Liquid biopsies are poised to revolutionize cancer therapies, by enabling frequent blood-based monitoring of tumor-derived materials, as cancers evolve in response to therapeutic interventions. Nowhere is this more evident than in triple negative metastatic breast cancer, where women may undergo multiple serial courses of therapy over many years, each associated with an initial response, followed by the acquisition of drug resistance. Plasma DNA (ctDNA) mutation analyses provide a measure of tumor burden and may identify targetable mutations for small molecule inhibitors, but they do not allow ex vivo culture of intact circulating tumor cells (CTCs) for individualized preclinical drug sensitivity (“precision oncology”). Isolation of CTCs has been achieved using small blood volumes (5-10 mL), but these cells are so rare that it has not been feasible to establish clinically robust ex vivo CTC cultures. Our hypothesis is that we can massively increase the amount of blood screened through standard clinical leukapheresis (1-2 L), and in return, achieve 100+-fold increase in the number of isolated CTCs to establish routine ex vivo culture of CTCs. It is also important to note that ex vivo CTC cultures obtained by sampling 1-2 L blood will reflect the “real time” molecular subtype, genetic composition, and evolving drug sensitivity profile of an individual patient's metastatic breast cancer, including multiple lesions that together contribute to the blood-borne CTC population and the patient's overall tumor burden. We will develop a high-throughput microfluidic technology that achieves highly efficient depletion of tagged blood cells away from unmanipulated single and clustered CTCs and provides “tumor independent enrichment” performance, which is applicable to cells disseminated from any solid tumor type without making any a priori assumption on the physical and/or biological properties of tumor cells. We will also establish the microenvironmental conditions conducive to high efficiency ex vivo CTC cultures from women with metastatic triple negative breast cancer. Success would be transformative both for new drug development and for individualized patient selection among existing therapies for breast cancer patients, and others.

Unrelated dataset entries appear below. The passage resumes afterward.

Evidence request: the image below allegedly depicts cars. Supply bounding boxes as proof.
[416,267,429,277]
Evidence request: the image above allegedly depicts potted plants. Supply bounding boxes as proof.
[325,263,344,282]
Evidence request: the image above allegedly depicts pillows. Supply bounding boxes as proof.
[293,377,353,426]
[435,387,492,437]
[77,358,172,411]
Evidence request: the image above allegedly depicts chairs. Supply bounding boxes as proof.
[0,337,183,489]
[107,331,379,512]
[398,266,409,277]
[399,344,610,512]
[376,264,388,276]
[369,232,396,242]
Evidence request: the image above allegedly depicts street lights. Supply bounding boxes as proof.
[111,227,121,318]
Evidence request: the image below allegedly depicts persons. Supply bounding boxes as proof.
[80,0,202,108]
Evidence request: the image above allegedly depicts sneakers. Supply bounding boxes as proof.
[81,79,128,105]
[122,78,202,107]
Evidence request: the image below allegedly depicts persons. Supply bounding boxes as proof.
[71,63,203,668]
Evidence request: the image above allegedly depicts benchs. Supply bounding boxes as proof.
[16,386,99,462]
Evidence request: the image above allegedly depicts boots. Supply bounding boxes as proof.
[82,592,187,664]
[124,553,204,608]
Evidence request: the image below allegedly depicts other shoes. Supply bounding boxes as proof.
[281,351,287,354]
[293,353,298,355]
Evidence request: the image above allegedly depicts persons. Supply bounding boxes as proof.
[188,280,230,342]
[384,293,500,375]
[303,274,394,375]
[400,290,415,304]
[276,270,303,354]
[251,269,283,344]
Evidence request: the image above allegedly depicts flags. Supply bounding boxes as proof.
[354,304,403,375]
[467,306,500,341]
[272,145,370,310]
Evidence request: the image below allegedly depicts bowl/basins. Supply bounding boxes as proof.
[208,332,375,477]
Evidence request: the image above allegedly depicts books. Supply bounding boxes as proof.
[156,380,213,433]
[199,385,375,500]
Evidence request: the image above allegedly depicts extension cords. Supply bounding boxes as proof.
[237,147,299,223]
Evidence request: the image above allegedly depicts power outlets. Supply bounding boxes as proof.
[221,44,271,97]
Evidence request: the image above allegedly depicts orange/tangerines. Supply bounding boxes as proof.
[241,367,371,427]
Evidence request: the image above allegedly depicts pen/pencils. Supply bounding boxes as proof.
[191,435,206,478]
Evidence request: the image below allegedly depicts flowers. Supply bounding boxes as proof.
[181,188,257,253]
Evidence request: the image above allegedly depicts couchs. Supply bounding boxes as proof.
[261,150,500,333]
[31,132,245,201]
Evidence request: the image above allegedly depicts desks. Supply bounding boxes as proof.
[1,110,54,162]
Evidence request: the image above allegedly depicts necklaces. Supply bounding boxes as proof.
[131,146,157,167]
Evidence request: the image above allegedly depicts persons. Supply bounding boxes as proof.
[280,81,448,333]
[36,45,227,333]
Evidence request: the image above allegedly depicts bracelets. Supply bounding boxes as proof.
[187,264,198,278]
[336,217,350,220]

液体活检被毒死以彻底改变癌症疗法，通过经常基于血液的监测 肿瘤衍生的材料，癌症响应治疗干预而发展。没有更多的地方 证据要比三重阴性转移性乳腺癌，女性可以参加多个串行课程 多年的治疗，每种都与初始反应有关，然后获得药物 反抗。血浆DNA（CTDNA）突变分析提供了肿瘤灼伤的测量 小分子抑制剂的靶向突变，但不允许在完整循环的离体培养 肿瘤细胞（CTC），用于个性化的临床前药物敏感性（“精度肿瘤学”）。 CTC的隔离有 使用小血量（5-10 mL）实现了，但是这些细胞非常罕见，以至于它不可行 建立临床上强大的离体CTC培养物。我们的假设是我们可以大大增加 通过标准的临床白细胞术（1-2 L）筛选的血液，作为回报，实现100+倍的增加 分离的CTC数量以建立CTC的常规离体培养。同样重要的是要注意到体内 通过抽样1-2升血液获得的CTC培养物将反映“实时”分子亚型，遗传 组成和不断发展的药物敏感性概况的转移性乳腺癌，包括 多种病变共同导致血液传播的CTC种群和患者的整体肿瘤 负担。我们将开发一种高通量微流体技术，可实现高效的部署 标记的血细胞远离无操纵的单一和聚类的CTC，并提供“独立于肿瘤 富集”的性能，适用于从任何实体瘤类型中传播的细胞而无需进行的细胞 任何关于肿瘤细胞物理和/或生物学特性的先验假设。我们还将建立 微环境条件导电到具有转移性女性的高效率过时的CTC培养物 三重阴性乳腺癌。对于新药物开发和对 在现有的乳腺癌患者和其他人的现有疗法中选择个性化患者。